Task. Format the entries from the line containing "When looking at" through the end of the entries as a JSON list of strings, one string per line, leaving out blank lines.

(Image-based spatial reasoning entries)

★ ★ ★ ★ ★

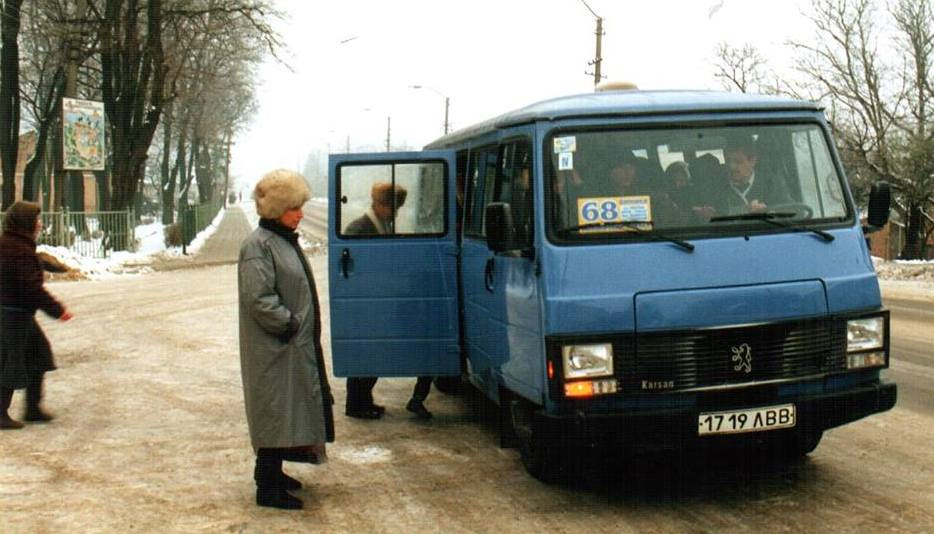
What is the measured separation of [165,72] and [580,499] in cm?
3055

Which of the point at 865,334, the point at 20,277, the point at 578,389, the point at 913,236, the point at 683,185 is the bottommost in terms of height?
the point at 913,236

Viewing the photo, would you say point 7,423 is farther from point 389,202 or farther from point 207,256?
point 207,256

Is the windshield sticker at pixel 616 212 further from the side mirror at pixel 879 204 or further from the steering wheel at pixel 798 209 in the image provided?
the side mirror at pixel 879 204

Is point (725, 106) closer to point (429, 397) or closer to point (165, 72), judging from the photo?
point (429, 397)

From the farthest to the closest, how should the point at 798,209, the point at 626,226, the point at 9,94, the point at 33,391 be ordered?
the point at 9,94 < the point at 33,391 < the point at 798,209 < the point at 626,226

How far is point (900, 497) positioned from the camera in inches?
236

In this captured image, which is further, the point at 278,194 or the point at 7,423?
the point at 7,423

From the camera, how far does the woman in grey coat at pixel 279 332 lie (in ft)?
19.0

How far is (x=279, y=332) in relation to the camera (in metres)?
5.78

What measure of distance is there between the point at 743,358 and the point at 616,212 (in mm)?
1037

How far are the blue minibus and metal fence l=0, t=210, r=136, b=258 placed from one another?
23.5m

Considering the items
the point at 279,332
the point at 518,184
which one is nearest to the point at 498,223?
the point at 518,184

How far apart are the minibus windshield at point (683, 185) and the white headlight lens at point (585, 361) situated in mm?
647

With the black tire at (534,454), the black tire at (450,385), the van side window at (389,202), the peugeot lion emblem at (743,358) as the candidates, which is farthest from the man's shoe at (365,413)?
the peugeot lion emblem at (743,358)
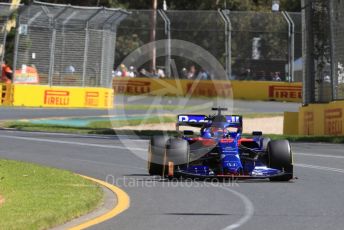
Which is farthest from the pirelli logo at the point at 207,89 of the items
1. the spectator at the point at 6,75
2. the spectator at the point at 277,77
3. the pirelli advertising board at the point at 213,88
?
the spectator at the point at 6,75

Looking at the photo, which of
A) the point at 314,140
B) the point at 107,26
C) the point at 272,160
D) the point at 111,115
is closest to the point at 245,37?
the point at 107,26

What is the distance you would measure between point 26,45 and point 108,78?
416 cm

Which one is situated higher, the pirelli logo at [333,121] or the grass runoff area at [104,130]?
the pirelli logo at [333,121]

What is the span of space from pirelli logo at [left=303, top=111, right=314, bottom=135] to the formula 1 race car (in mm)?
11602

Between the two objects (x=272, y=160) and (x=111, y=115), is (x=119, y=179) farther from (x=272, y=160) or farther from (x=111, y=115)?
(x=111, y=115)

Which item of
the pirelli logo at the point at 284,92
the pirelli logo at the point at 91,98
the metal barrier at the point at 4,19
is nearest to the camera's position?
the metal barrier at the point at 4,19

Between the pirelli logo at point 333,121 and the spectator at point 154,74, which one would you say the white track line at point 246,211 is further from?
the spectator at point 154,74

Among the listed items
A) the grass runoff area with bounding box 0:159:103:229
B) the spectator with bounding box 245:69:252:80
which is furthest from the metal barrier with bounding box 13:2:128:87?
the grass runoff area with bounding box 0:159:103:229

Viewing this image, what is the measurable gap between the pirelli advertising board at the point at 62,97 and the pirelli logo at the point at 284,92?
37.4 ft

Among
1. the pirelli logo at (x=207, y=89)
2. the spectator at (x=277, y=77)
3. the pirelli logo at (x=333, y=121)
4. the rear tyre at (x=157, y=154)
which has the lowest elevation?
the rear tyre at (x=157, y=154)

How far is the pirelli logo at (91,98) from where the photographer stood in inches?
1395

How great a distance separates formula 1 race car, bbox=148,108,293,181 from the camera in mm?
12781

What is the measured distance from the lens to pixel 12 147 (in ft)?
60.0

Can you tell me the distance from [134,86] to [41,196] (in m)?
37.2
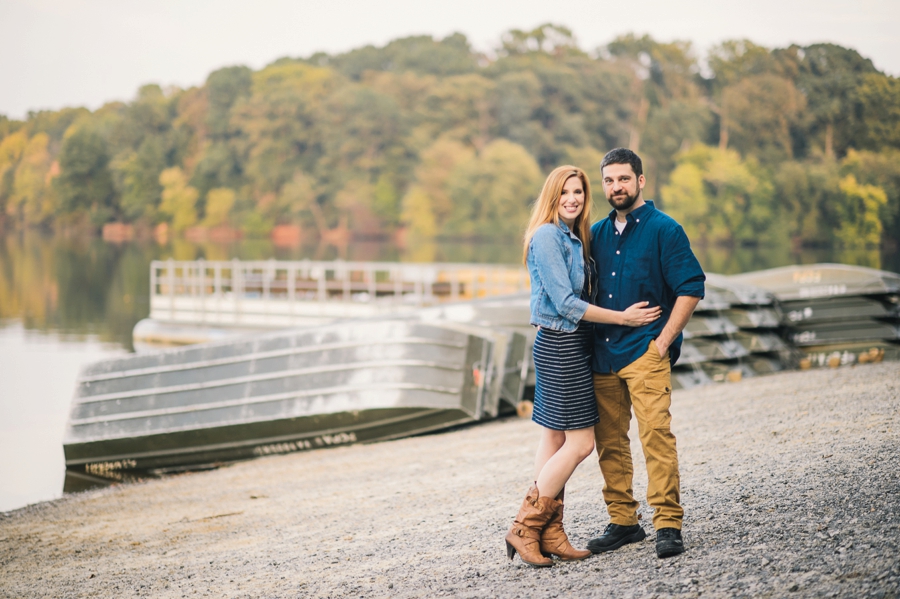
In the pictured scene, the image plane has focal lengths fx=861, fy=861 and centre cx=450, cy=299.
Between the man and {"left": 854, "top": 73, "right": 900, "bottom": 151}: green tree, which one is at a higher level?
{"left": 854, "top": 73, "right": 900, "bottom": 151}: green tree

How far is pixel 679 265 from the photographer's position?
13.0 feet

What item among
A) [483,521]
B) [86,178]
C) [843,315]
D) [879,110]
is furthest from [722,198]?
[86,178]

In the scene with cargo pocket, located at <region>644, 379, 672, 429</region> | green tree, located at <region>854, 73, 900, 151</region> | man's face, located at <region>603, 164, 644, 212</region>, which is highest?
green tree, located at <region>854, 73, 900, 151</region>

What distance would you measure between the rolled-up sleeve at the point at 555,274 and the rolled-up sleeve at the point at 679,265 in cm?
44

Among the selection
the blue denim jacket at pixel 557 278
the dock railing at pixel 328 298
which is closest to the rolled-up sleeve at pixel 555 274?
the blue denim jacket at pixel 557 278

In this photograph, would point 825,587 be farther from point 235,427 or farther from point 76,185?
point 76,185

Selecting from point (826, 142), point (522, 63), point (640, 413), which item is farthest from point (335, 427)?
point (522, 63)

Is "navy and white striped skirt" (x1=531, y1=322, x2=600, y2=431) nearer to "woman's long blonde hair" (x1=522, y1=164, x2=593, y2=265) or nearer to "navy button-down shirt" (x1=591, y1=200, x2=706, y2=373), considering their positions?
"navy button-down shirt" (x1=591, y1=200, x2=706, y2=373)

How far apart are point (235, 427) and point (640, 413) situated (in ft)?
24.6

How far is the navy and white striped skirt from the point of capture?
4.02 m

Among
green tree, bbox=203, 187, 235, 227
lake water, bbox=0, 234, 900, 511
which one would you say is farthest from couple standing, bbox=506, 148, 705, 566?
green tree, bbox=203, 187, 235, 227

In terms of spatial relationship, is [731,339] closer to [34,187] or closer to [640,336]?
[640,336]

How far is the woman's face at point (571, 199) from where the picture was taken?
4035 millimetres

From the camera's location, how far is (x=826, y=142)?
3322cm
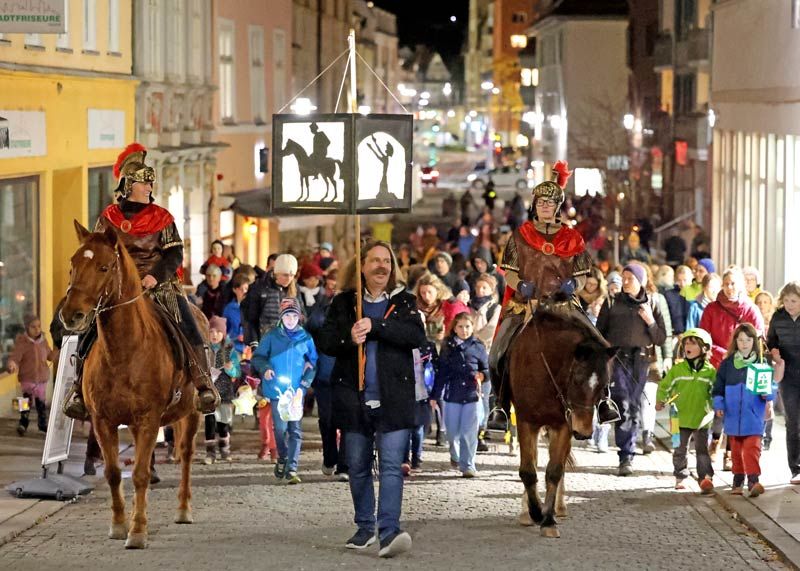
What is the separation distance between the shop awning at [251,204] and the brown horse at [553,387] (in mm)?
24012

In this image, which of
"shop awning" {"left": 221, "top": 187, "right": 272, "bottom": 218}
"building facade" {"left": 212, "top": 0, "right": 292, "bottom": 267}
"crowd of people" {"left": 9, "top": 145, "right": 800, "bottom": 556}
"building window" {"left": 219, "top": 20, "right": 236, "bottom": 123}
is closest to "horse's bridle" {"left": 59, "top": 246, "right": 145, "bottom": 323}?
"crowd of people" {"left": 9, "top": 145, "right": 800, "bottom": 556}

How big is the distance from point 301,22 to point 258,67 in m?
7.33

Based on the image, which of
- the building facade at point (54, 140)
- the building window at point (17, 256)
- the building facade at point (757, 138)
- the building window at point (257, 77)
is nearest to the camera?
the building window at point (17, 256)

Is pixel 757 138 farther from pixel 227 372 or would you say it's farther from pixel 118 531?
pixel 118 531

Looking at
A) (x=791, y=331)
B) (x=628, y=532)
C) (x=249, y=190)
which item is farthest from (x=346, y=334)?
(x=249, y=190)

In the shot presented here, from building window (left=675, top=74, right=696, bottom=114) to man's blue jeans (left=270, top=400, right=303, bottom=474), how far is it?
34.1 meters

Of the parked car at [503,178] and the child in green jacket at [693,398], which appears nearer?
the child in green jacket at [693,398]

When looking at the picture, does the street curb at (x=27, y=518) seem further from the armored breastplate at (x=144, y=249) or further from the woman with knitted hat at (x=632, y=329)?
the woman with knitted hat at (x=632, y=329)

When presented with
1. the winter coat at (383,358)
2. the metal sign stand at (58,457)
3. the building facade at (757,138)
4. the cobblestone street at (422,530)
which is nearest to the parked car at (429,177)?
the building facade at (757,138)

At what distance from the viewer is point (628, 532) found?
511 inches

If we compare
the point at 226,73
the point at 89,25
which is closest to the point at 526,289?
the point at 89,25

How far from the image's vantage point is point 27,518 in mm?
13203

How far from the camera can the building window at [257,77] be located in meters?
41.0

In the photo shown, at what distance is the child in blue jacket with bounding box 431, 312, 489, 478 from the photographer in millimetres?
A: 16172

★ ★ ★ ★ ★

Answer to this problem.
[
  "When looking at the picture, does the street curb at (x=27, y=518) seem further from the armored breastplate at (x=144, y=249) or further from the woman with knitted hat at (x=632, y=329)?",
  "the woman with knitted hat at (x=632, y=329)",
  "When presented with",
  "1. the winter coat at (383,358)",
  "2. the metal sign stand at (58,457)",
  "3. the building facade at (757,138)",
  "4. the cobblestone street at (422,530)",
  "which is nearest to the parked car at (429,177)?",
  "the building facade at (757,138)",
  "At what distance from the viewer is point (628, 532) found?",
  "511 inches",
  "If we compare",
  "the point at 226,73",
  "the point at 89,25",
  "which is closest to the point at 526,289?",
  "the point at 89,25",
  "How far from the image's vantage point is point 27,518 in mm?",
  "13203",
  "How far from the camera can the building window at [257,77] be located in meters?",
  "41.0",
  "In the photo shown, at what distance is the child in blue jacket with bounding box 431, 312, 489, 478 from the photographer in millimetres?",
  "A: 16172"
]